Действительно — никакого особого хозяйства нет. Похлопотала она за него. С трудом превеликим нашлась ему работа санитара в больничке местной.
И однажды он говорит моей матери: «Вот если бы вы мне достали масляные краски, я бы смог нарисовать вам, вернее, снять копию с картинок, какие понравятся вам». Когда приходили американские консервы, в ящиках между банками лежали картинки, открытки. Развлечь американцы хотели нас, что ли? И одна открытка моей матери чем-то понравилась… — Феликс сел, затем снова прилег и умолк.

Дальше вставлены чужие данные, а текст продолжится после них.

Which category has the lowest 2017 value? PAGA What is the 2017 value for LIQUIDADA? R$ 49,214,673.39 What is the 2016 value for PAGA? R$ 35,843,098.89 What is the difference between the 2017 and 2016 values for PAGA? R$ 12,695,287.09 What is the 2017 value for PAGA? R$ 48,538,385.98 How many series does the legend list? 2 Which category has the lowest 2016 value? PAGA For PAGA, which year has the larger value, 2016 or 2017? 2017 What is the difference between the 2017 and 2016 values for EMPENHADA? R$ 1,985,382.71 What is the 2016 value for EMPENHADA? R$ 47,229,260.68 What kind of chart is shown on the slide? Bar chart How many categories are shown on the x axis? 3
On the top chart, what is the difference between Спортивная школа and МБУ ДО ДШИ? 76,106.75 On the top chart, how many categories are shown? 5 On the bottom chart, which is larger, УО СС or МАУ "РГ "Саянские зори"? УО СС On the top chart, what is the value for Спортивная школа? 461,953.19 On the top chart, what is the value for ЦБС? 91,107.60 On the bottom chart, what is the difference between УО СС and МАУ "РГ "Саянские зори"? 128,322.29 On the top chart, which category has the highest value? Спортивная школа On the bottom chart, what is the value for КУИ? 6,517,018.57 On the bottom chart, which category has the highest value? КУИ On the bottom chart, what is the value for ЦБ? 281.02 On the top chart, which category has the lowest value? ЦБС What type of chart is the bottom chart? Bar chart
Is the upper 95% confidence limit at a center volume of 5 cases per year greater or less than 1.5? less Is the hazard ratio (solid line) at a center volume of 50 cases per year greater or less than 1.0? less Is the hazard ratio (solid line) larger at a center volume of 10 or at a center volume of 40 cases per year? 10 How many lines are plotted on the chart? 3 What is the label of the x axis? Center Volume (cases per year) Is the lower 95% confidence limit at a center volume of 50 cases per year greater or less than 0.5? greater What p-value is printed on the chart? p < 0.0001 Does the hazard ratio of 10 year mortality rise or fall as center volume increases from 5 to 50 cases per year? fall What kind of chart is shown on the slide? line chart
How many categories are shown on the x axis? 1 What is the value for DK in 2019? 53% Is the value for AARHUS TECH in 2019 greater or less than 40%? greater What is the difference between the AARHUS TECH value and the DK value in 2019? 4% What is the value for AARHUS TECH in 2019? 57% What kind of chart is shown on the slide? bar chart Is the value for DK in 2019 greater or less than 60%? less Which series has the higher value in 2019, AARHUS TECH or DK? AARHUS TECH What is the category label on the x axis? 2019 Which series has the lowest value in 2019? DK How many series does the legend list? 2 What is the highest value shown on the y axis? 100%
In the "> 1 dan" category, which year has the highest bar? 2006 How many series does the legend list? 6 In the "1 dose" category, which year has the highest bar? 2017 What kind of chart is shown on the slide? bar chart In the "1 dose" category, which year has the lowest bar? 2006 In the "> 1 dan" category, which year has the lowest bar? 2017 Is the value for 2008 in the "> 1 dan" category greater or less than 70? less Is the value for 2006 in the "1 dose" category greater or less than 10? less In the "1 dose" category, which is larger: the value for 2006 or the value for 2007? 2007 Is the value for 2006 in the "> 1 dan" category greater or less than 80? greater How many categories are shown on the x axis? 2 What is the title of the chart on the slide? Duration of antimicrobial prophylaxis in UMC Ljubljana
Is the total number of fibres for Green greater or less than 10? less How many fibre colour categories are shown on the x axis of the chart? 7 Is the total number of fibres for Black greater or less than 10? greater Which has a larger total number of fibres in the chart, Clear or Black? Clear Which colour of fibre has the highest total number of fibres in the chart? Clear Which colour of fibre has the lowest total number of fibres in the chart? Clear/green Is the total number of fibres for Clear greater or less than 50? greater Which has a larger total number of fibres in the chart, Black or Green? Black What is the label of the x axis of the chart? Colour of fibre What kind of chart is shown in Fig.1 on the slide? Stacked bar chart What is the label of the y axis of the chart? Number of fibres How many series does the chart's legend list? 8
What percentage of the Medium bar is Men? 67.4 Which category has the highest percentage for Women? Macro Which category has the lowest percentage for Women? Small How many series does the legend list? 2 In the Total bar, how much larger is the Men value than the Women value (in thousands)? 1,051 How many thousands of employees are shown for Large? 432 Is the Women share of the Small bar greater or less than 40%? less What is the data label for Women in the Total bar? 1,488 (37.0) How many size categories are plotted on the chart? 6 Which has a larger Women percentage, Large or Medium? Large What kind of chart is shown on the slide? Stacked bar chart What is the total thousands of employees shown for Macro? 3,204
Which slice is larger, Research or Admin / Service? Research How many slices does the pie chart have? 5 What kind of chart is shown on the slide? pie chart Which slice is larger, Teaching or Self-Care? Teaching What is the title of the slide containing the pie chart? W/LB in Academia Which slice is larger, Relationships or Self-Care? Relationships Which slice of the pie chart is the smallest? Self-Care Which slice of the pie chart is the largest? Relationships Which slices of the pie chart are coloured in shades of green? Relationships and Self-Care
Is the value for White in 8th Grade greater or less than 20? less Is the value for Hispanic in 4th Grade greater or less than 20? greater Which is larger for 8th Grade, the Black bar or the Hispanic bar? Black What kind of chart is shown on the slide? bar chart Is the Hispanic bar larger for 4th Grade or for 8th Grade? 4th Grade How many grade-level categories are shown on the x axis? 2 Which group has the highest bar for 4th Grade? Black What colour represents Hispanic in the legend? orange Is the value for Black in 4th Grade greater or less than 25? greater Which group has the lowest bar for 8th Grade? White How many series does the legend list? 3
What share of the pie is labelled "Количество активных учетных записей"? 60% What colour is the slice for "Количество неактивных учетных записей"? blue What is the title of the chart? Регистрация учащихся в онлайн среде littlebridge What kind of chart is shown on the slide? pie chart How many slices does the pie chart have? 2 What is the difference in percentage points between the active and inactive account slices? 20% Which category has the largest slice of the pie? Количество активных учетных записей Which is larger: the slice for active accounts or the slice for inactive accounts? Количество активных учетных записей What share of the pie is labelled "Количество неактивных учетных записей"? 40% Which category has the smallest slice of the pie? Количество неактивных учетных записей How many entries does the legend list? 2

Я потянулся к газете, спасенной в свое время, тщательно высушенной мной, оторвал длинную клинообразную полоску, намотал ее кольцом на мизинец и начал старательно вытягивать козью ножку.
— У нас вот какая история случилась…
— Ну, — сказал я, старательно прокручивая во рту и обильно слюнявя кончик мундштука козьей ножки.
Феликс молчал. Я чуть повернул голову и увидел его лицо, неспокойное, напряженное, профиль обострился, хоть на медали чекань, губы шевелятся. Чувствуется — весь в себе.
Я еще подождал. Молчание.
— Ты что-то еще обещал вспомнить?.. А, Феликс?
— Спать пора, — смутившись, ответил он и торопливо задул свечу.
10
На следующий день ожидали вертолета. Все было скатано, сложено, упаковано, подготовлено. Только палатка стояла. Прилети винтокрылый «кузнечик», и в мгновение ока побросали бы мы в его тесное брюхо шмотье и… прощай, Кычувэвеем, Тальновеем, прощайте, безымянные бухточки!.. Никогда больше не придется нам пройти по своим следам!.. Но после двенадцати стало очевидным: сегодня предстоит еще одна ночевка на том же самом месте, которое, честно говоря, мне уже надоело.
А тут еще что-то накатило.
На душе было скверно, тревожно, неопределенно. Может, разговор вчерашний что-то всколыхнул? Может быть, хотел от него чего-то большего, может быть, самому хотелось излиться, а вместо этого — «так хохочет, так хохочет… жили неплохо». Нет, не мог я сегодня спокойно смотреть на физиономию студента, который исправно, но вяловато исполнял свои обязанности и, похоже, думать не думал возвращаться к своим мемуарам о жизни в Перекатном. А ведь точно чего-то недоговорил. Заикнулся — и проглотил. Нет, надо сбежать куда-нибудь!